Defender of the Faith

James Muller, MD, is one of the founders of the vulnerable plaque hypothesis. He started a company, Infraredx, that uses both near-infrared spectroscopy and intravascular ultrasound to identify vulnerable plaque, which he said is the "most advanced device so far."

Muller disagreed with Nissen that ruptured lipid cores are ubiquitous. The gold standard of histology demonstrates that these lesions are not everywhere.

Two large trials now underway may help settle the matter, said Muller. The 1,500 patient (LRP) will test whether the Infraredx device can predict future events and the 900 patient will test the use of a bioresorbable stent in patients with a vulnerable plaque. But it should be noted that the first study is observational and the second study is not powered to evaluate clinical outcomes.

As the ranks of vulnerable plaque critics grow, something else is happening: a dramatic shift in the risk profile and demographics of coronary patients. As a result there are now fewer patients with large STEMI heart attacks and more patients with smaller non-STEMI heart attacks. But STEMI patients are more likely to have typical vulnerable plaque lesions while non-STEMI patients have different lesions. Widespread statin treatment and other preventive measures may well have contributed to this change by stabilizing plaques, resulting in less plaque rupture, the defining feature of the vulnerable plaque hypothesis, and more superficial erosion of plaque.

What Are the Implications?

Here are a few thoughts about the broad implications for cardiology if the vulnerable plaque hypothesis is indeed lost:

Interventional cardiology will never be able to do the work of preventive cardiology. Unless lesions are actively causing harm or pose an immediate and verifiable danger there is no reason to intervene.

Advanced imaging technology imaging may have reached its peak of usefulness. There's no magic way to find the truly high risk individuals.

Lifestyle changes, statins, and diabetes and blood pressure control will continue to be the mainstay of preventive therapy. I am sure there will be many who will want to add PCSK9 inhibitors to this list but at their current cost, even if these drugs are shown to improve outcomes, it is unlikely they will be even remotely cost effective. Just like stents, PCSK9 inhibitors should be deployed cautiously, since most patients will not receive benefit.

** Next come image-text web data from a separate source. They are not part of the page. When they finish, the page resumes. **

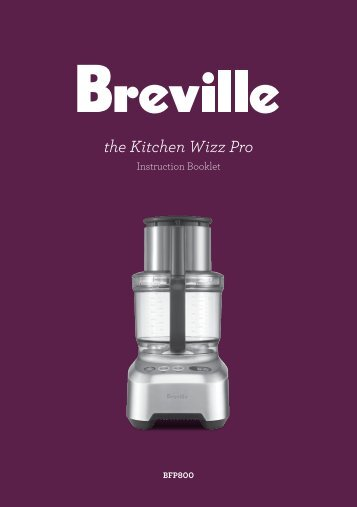the Kitchen Wizz Pro - Breville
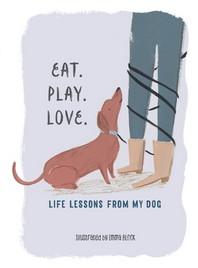 Eat. Play. Love.
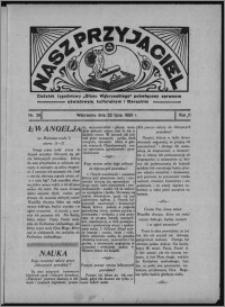 """Nasz Przyjaciel : dodatek tygodniowy """"Głosu Wąbrzeskiego"""" poświęcony sprawom oświatowym, kulturalnym i literackim 1933.07.22, R. 11, nr 29"""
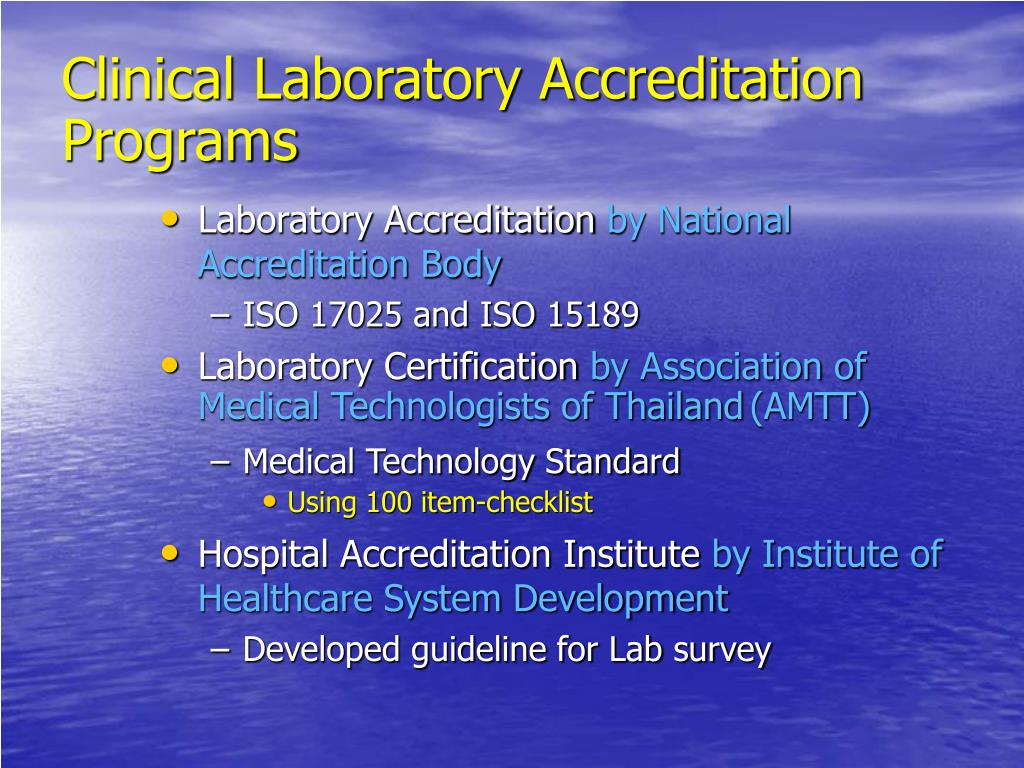 Clinical Laboratory Accreditation Programs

Here's another additional thought that often gets lost in the usual conversation about health and medicine. The failure of the vulnerable plaque hypothesis suggests there are broader limitations or shortcomings to the research enterprise and the medical paradigm. We keep trying -- and failing -- to treat public health problems with individual medicine. That is an expensive recipe for disaster. Isn't it possible that the billions of dollars in research into the vulnerable plaque hypothesis would have been better spent on research into public health measures to reduce cardiovascular disease?